### [Problem to work on]
Repeat the listing word for word, but skip any pictures.

### [Task material]
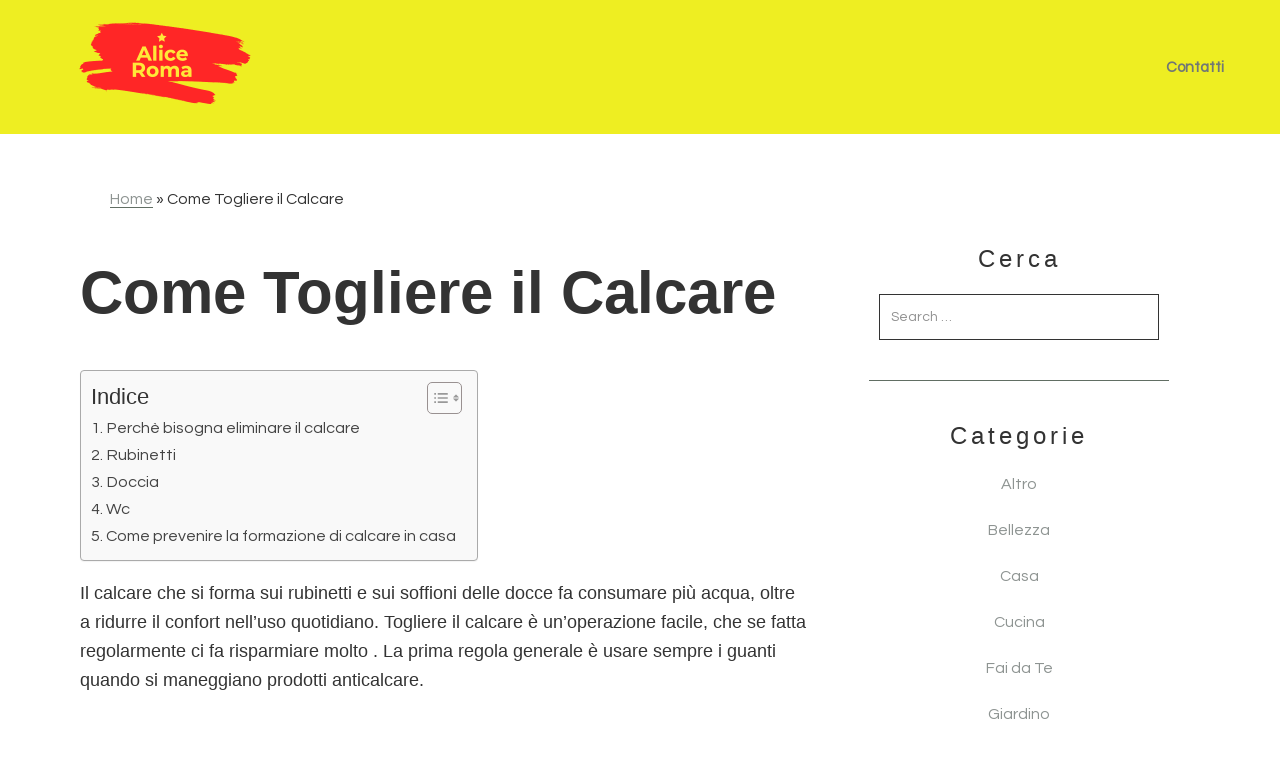

--- FILE ---
content_type: text/javascript
request_url: https://aliceroma.it/wp-content/themes/course-maker-pro/js/global.js?ver=2.0.3
body_size: 224
content:
// any global scripts needed for theme goes here
;
(function($) {

    'use strict';

    $("body").addClass("js").removeClass('no-js');

    // Add a custom class to the links with image so we can remove border styling
    $("a > img").parent().addClass("link-has-image");

    // Make Gutenberg button blocks with a custom class open links in a new window
    $('.wp-block-button.target-blank > a').attr('target', '_blank');

    // Make Gutenberg button blocks with a custom class open links in WP Video Lightbox
    $('.wp-block-button.wp-video-lightbox > a').attr('rel', 'wp-video-lightbox');

    // Add a custom class to the 'After Entry' widget on Single Posts
    $(".widget-area.after-entry").addClass("alignfull");

    // Add a custom class to the 'Leave a Reply' section on Single Posts
    $(".comment-respond").addClass("alignfull");

})(jQuery);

### [Response to the task]
--- FILE ---
content_type: text/javascript
request_url: https://aliceroma.it/wp-content/themes/course-maker-pro/js/global.js?ver=2.0.3
body_size: 224
content:
// any global scripts needed for theme goes here
;
(function($) {

    'use strict';

    $("body").addClass("js").removeClass('no-js');

    // Add a custom class to the links with image so we can remove border styling
    $("a > img").parent().addClass("link-has-image");

    // Make Gutenberg button blocks with a custom class open links in a new window
    $('.wp-block-button.target-blank > a').attr('target', '_blank');

    // Make Gutenberg button blocks with a custom class open links in WP Video Lightbox
    $('.wp-block-button.wp-video-lightbox > a').attr('rel', 'wp-video-lightbox');

    // Add a custom class to the 'After Entry' widget on Single Posts
    $(".widget-area.after-entry").addClass("alignfull");

    // Add a custom class to the 'Leave a Reply' section on Single Posts
    $(".comment-respond").addClass("alignfull");

})(jQuery);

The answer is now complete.